FDA set to approve Vertex Pharmaceuticals Inc.'s (VRTX) hepatitis C drug telaprevir and Merck’s hepatitis C drug, broceprevir.
SummaryBoth drugs are protease inhibitors (PIs) and are designed to block an enzyme that helps the hepatitis C virus replicate. Hepatitis C is a liver disease caused by infection with the hepatitis C virus, which is transmitted through contaminated blood. The infection can cause liver failure and liver cancer.
An advisory committee of the Food and Drug Administration (FDA) has voted unanimously that Vertex Pharmaceuticals Inc.'s (VRTX) hepatitis C drug telaprevir and Merck’s hepatitis C drug, broceprevir should be approved by the FDA. The FDA decision is expected later this month.
Both drugs are protease inhibitors (PIs) and are designed to block an enzyme that helps the hepatitis C virus replicate. Hepatitis C is a liver disease caused by infection with the hepatitis C virus, which is transmitted through contaminated blood. The infection can cause liver failure and liver cancer.
The move follows the presentation and publication of new data on the drugs at the recent annual meeting of the European Association for the Study of Liver Disease (EASL) held in Berlin. Also presented at the meeting was data on Novartis' novel investigational oral agent alisporivir. This data was described as “fantastic” by EASL vice secretary Mark Thursz, professor of hepatology at Imperial College, London, while Robert Flisiak from the Medical University of Bialystok, Poland, told the congress as he presented the data: “This novel agent has the potential to be an important component of future hepatitis C treatment.” The availability of novel agents such as alisporivir and the protease inhibitors marks a new era in the treatment of hepatitis C infection. More than 30 potential hepatitis C agents are currently in R&D pipelines. Professor Thursz said that the new PIs offered unprecedented levels of sustained virological response and would be used initially with the current standard of care, pegylated interferon-alpha plus ribavirin. However, with so many potential novel treatments for hepatitis C on the horizon, he envisaged a time when standard of care for hepatitis C would be an interferon-free regimen. Boehringer’s HCV polymerase inhibitor BI 207127 has been fast-tracked by the FDA in combination whilst Bristol-Myers Squibb is trialling its PI, BMS 650032, in combination with the NS5A inhibitor BMS 790052.

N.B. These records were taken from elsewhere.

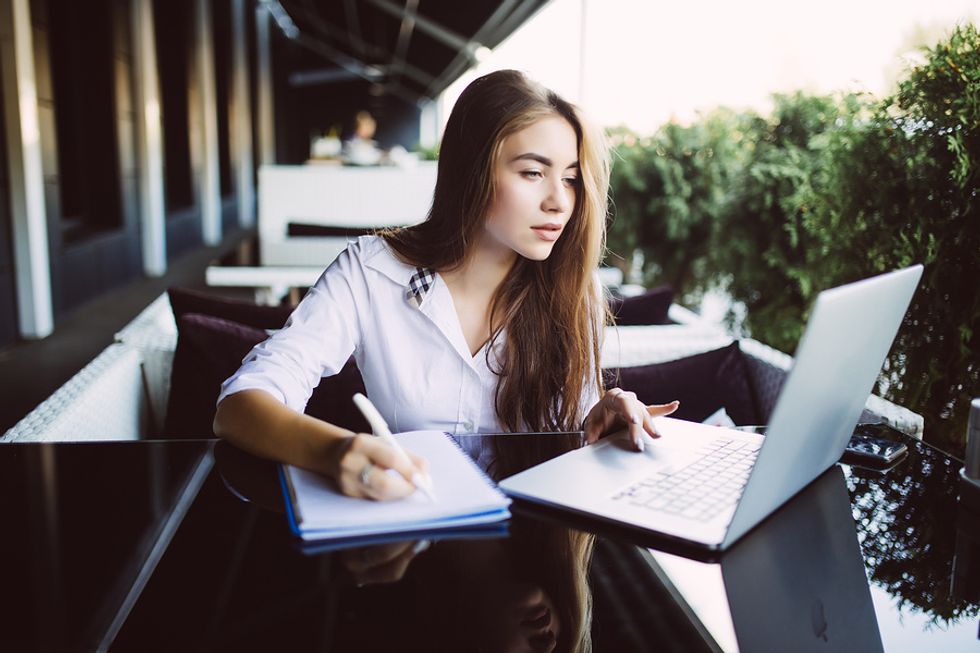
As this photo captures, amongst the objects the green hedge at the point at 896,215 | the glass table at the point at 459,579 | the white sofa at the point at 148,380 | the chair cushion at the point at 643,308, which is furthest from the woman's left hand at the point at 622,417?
the chair cushion at the point at 643,308

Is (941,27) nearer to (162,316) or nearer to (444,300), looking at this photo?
(444,300)

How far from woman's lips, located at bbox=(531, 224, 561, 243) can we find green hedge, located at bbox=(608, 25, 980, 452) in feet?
2.01

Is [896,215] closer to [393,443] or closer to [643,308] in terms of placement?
[643,308]

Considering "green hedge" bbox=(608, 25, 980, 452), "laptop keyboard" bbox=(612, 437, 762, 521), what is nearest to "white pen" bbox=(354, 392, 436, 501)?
"laptop keyboard" bbox=(612, 437, 762, 521)

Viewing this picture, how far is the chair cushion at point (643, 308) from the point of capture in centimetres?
236

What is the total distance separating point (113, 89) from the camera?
683cm

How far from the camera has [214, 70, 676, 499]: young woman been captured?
4.54ft

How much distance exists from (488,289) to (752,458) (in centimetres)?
60

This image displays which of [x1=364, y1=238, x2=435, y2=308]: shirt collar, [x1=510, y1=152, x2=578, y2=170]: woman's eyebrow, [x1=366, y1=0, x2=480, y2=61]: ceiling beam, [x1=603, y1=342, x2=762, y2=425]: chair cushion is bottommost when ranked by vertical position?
[x1=603, y1=342, x2=762, y2=425]: chair cushion

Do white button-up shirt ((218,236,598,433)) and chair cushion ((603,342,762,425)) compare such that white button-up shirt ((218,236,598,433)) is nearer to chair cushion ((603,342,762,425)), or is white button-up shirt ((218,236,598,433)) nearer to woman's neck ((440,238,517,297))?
woman's neck ((440,238,517,297))

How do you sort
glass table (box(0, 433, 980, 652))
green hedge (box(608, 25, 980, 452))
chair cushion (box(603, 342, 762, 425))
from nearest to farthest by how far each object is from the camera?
glass table (box(0, 433, 980, 652)), green hedge (box(608, 25, 980, 452)), chair cushion (box(603, 342, 762, 425))

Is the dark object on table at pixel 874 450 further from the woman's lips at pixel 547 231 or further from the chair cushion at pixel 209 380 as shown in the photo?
the chair cushion at pixel 209 380

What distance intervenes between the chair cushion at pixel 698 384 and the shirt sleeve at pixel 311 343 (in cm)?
65

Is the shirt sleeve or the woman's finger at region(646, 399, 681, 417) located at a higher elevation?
Result: the shirt sleeve
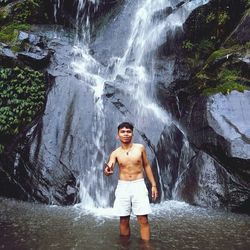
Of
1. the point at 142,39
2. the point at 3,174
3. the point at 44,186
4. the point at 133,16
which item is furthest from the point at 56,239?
the point at 133,16

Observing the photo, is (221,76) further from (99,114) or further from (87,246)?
(87,246)

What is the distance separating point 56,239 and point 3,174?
3.82m

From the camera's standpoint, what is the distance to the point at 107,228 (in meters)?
6.30

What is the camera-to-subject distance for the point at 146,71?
11.0m

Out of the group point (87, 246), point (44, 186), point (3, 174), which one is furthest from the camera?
point (3, 174)

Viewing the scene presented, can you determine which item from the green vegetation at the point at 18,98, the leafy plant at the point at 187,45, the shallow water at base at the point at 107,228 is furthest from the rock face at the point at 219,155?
the green vegetation at the point at 18,98

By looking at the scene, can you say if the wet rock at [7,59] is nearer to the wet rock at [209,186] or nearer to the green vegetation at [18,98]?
the green vegetation at [18,98]

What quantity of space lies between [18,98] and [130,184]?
17.9 feet

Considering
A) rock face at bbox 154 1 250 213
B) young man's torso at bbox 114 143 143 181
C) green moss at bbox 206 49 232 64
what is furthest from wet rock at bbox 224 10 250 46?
young man's torso at bbox 114 143 143 181

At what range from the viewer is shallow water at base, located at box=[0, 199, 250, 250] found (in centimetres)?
555

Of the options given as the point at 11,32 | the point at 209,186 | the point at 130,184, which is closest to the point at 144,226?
the point at 130,184

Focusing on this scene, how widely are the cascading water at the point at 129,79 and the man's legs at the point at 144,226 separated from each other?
263 centimetres

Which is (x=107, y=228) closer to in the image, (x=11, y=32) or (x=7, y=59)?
(x=7, y=59)

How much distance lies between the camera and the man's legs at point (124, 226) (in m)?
5.60
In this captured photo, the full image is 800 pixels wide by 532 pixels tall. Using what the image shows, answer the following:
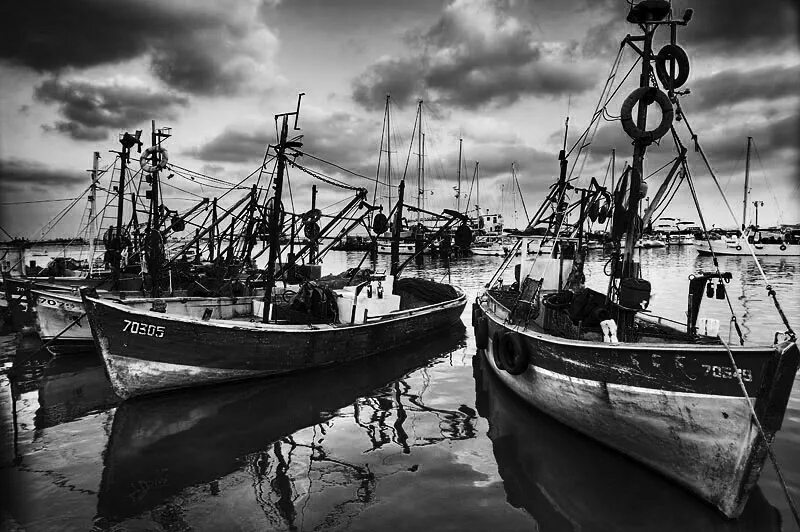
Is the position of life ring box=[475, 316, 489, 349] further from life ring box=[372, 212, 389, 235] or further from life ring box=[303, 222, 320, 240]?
life ring box=[303, 222, 320, 240]

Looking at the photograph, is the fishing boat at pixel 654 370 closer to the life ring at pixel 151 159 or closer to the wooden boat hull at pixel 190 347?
the wooden boat hull at pixel 190 347

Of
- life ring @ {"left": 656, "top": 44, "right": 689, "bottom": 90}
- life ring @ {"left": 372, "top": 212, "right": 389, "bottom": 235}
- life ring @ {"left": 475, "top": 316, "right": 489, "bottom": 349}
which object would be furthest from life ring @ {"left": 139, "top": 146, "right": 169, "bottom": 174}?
life ring @ {"left": 656, "top": 44, "right": 689, "bottom": 90}

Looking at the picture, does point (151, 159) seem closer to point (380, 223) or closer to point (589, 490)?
point (380, 223)

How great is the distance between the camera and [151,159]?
708 inches

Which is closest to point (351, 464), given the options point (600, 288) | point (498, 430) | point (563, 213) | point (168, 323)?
point (498, 430)

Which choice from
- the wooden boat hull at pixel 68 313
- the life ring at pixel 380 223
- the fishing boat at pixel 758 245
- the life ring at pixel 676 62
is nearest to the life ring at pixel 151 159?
the wooden boat hull at pixel 68 313

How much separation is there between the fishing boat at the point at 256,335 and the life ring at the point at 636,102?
355 inches

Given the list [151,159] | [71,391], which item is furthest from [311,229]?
[71,391]

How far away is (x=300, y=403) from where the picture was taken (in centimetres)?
1137

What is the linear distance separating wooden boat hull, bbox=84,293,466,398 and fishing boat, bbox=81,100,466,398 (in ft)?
0.07

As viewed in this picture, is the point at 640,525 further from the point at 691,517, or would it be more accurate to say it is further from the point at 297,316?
the point at 297,316

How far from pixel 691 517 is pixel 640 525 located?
31.4 inches

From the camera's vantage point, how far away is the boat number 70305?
11.0 m

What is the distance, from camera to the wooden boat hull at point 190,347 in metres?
11.1
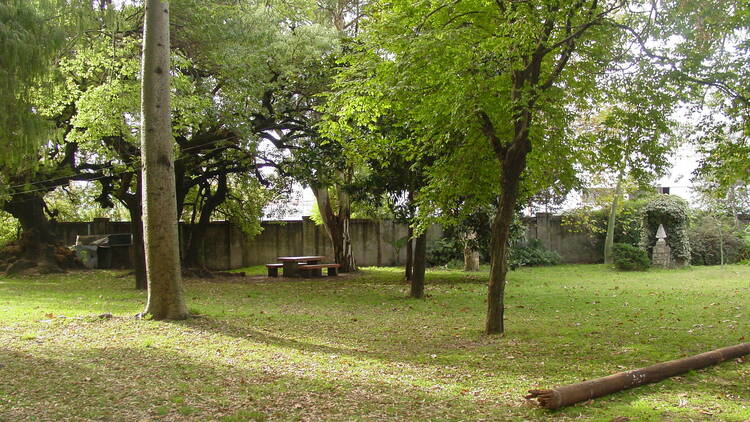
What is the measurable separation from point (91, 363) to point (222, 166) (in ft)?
42.2

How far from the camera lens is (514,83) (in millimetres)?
8289

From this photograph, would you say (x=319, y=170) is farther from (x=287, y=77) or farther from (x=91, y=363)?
(x=91, y=363)

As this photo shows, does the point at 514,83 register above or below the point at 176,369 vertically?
above

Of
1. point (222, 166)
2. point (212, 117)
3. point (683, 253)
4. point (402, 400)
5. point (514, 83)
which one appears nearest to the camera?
Result: point (402, 400)

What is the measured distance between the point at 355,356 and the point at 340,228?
1418 centimetres

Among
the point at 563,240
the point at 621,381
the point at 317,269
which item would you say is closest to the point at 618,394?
the point at 621,381

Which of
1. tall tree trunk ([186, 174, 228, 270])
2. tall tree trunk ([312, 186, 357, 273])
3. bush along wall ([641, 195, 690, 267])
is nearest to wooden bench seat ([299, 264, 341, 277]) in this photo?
tall tree trunk ([312, 186, 357, 273])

Novartis’ alisporivir shows significant promise if its phase II data from the ESSENTIAL study, presented at EASL, is repeated in a phase III trial, which is now underway. The ESSENTIAL study involved 300 previously untreated patients infected with genotype 1 HCV. Of those treated with alisporivir, plus standard of care (pegylated-interferon alfa 2a/ribavirin), 76% achieved superior viral cure compared to 55% of patients on standard care alone 24 weeks after stopping treatment.

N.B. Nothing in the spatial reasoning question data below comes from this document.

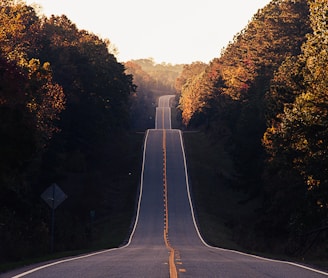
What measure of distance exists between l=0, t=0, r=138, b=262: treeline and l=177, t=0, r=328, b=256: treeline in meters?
12.4

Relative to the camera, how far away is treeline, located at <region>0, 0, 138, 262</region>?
112ft

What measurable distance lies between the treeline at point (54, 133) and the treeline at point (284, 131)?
1235 centimetres

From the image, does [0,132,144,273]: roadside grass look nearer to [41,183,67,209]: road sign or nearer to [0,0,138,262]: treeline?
[0,0,138,262]: treeline

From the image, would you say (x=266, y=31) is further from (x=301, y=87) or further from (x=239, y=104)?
(x=301, y=87)

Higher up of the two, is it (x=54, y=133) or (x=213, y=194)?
(x=54, y=133)

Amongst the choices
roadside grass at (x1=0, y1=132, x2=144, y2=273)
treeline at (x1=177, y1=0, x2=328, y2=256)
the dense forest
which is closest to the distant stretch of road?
roadside grass at (x1=0, y1=132, x2=144, y2=273)

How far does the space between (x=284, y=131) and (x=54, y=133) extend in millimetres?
38686

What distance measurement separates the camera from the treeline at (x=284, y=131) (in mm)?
36750

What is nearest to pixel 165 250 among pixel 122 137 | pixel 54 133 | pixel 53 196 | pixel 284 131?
pixel 53 196

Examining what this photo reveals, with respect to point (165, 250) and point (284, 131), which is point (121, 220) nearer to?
point (284, 131)

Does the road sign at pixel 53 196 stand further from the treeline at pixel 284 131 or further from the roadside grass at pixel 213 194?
the roadside grass at pixel 213 194

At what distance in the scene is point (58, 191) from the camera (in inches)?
1255

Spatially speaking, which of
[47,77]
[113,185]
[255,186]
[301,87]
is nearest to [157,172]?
[113,185]

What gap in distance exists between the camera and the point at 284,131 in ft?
124
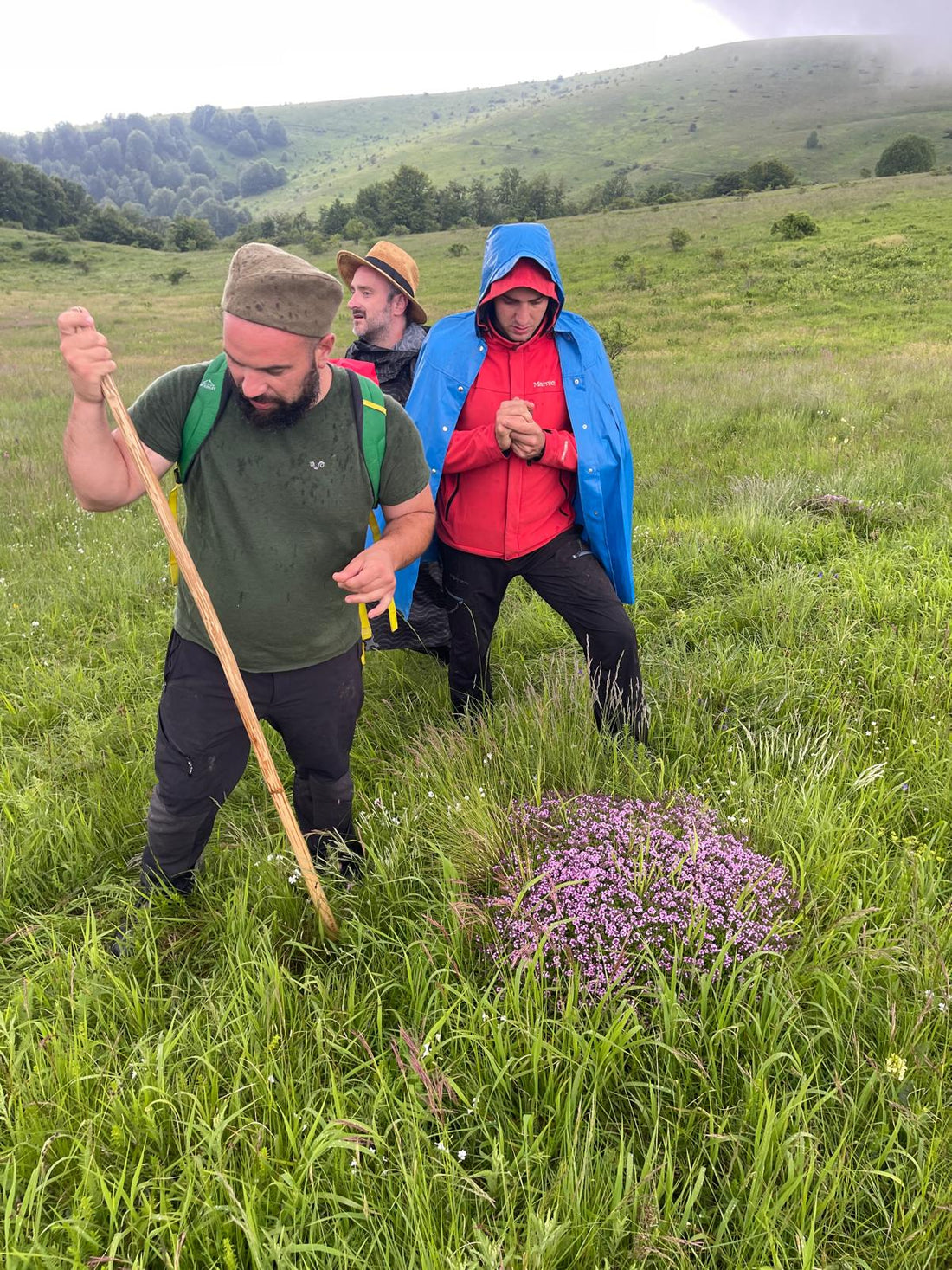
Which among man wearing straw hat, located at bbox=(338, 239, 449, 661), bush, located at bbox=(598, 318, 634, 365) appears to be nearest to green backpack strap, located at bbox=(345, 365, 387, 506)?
man wearing straw hat, located at bbox=(338, 239, 449, 661)

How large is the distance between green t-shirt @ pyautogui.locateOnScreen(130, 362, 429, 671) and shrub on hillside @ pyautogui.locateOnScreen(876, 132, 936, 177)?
3313 inches

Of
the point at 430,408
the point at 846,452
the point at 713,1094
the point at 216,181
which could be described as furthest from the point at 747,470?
the point at 216,181

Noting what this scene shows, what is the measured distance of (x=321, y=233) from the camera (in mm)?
62719

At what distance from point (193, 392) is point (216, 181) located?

The study’s principal investigator, Stefan Zeuzem from Goethe University Hospital in Frankfurt, said: “Hepatitis C is difficult to treat and current therapies are effective only in about half of patients with the most prevalent genotype. These results are exciting because a large majority of patients achieved sustained viral response with alisporivir.”
Alisporivir is the first in a new class of drugs called cyclophilin inhibitors. Unlike other compounds in development that target the hepatitis C virus directly, alispirovir, targets host proteins that the hepatitis C virus uses for replication. A Phase IIb trial looking at the potential of the agent in HCV patients with genotypes 2 and 3 is also underway. The host proteins are needed for replication in all types of HCV infection so there is potential for the agent to have broad activity; there are six variations of HCV.

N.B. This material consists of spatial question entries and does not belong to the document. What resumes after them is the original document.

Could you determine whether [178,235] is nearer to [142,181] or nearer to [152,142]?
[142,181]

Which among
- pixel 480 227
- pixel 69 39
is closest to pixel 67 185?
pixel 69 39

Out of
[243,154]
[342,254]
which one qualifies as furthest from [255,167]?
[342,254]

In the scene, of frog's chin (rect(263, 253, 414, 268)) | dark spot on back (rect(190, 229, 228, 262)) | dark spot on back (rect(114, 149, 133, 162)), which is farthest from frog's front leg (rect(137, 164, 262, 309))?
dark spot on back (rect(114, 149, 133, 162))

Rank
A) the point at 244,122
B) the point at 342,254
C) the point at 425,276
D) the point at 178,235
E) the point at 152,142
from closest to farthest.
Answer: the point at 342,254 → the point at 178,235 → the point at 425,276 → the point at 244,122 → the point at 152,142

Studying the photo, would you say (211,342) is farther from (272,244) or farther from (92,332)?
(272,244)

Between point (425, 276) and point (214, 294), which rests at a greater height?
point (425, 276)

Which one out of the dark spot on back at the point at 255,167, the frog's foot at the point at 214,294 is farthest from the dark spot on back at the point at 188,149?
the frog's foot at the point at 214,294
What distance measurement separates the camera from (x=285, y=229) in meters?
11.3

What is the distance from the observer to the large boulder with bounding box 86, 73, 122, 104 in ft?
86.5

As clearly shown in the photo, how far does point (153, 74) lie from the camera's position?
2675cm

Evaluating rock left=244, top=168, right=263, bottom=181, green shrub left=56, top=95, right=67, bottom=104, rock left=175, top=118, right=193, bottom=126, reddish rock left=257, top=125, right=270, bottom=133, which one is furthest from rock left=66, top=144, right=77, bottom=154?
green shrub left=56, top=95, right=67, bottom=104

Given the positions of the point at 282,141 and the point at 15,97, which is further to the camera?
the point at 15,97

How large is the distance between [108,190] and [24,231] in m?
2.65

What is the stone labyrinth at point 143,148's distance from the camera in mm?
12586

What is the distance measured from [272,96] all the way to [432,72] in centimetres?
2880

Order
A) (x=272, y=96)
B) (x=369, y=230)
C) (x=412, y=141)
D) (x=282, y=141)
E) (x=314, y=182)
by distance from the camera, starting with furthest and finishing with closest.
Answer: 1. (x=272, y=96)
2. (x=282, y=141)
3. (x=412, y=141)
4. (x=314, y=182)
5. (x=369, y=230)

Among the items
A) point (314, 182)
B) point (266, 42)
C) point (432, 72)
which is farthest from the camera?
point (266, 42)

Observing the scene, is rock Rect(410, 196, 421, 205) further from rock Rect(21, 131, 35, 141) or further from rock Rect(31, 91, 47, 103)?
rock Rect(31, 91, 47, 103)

An international Phase III study is evaluating the efficacy and safety of alisporivir combined with standard care in previously untreated HCV G1 patients. The Phase II study showed that serious adverse events occurred in 6.9% of patients treated with alispirovir and standard care compared to 5.5% of patients treated with standard care alone. Prof Flisiak reported a higher rate of bilirubin (32.9% versus 1.4% in the alisporivir-treated group compared to standard care alone) but this was transient and reversible and associated with the initial loading dose. Final data from the Phase III ESSENTIAL-2 is expected in March 2013.
Novartis medical director Nikolai Naoumov said: “The data is very encouraging because it has produced a significant response in the most common form of HCV which can be very difficult to treat and with a reasonable safety profile. If the results of Phase III and other studies are also encouraging, this agent could offer a paradigm shift in clinical practice by being able to treat a number of genotypes and patients who have not responded to standard care.” Novartis in-licensed alisporivir, also known as DEB025, from fellow Swiss firm Debiopharm in February 2009.